战损雄虫禁养守则(95)

2026-06-05

  好大的侮辱!

  然而撤下的虫族军团内部,却不管其他种族对他们是什么看法,一个个神情严肃,盘腿坐在宿舍内,额顶的小触角一晃一晃,屏息凝神的等待着晚上七点的到来。

  遥远的斯霍尔特莱家族,安斯艾尔最小的弟弟本瑟今年才十岁,他与其他没能去往主星的哥哥们待在家里,此时在几个哥哥的争吵中一句话不敢多说。

  本瑟悄悄留意着时间,他已经把星脑主界面的壁纸换成了自己最大的哥哥。

  俊美完美的安斯艾尔哥哥。

  本瑟看了一眼星脑壁纸,喜欢得不行。

  本瑟是阿利克最后一个虫崽,当年安斯艾尔确认失踪的时候,他才两岁。

  本瑟对于安斯艾尔的记忆很模糊,印象中那头纯粹的冰蓝发丝,像是小手抓不住的海洋,偶尔停在他的身边捏捏他,但更多的时候脚步匆匆极快地从他视线中消失。

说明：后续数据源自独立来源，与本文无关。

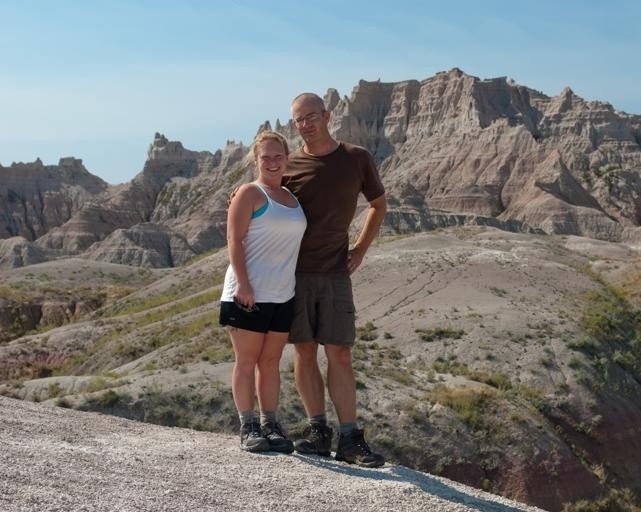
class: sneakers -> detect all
[239,420,268,450]
[336,429,384,468]
[295,424,333,456]
[260,421,295,453]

  对于那个时候的安斯艾尔来说,一个刚出生的小弟弟,没什么好玩的,他有那么多弟弟,有同一个雌父的,也有不是雌父生的,对弟弟们有兴趣的年龄段早就过去了。

  安斯艾尔是斯霍尔特莱家族的长子,他继承了阿利克与雄父的所有优点,是他们二虫最完美的结合体。

  在他后面出生的弟弟们,生来就喜爱争夺哥哥的注意。

  “如果雌父把我带过去,我就能出现在大哥的身边,而不是现在只能通过设备看见大哥。”

  “雄父还在路上,二哥三哥也没到主星,你在发什么脾气?”

  “滚远点,小心我打断你的手。”

  吵吵嚷嚷中,家族中的护卫雌虫额头忍不住冒出冷汗,生怕这几位正叛逆的雌虫小少爷打起来,到时候怕是要躺在医疗舱中观看出道礼。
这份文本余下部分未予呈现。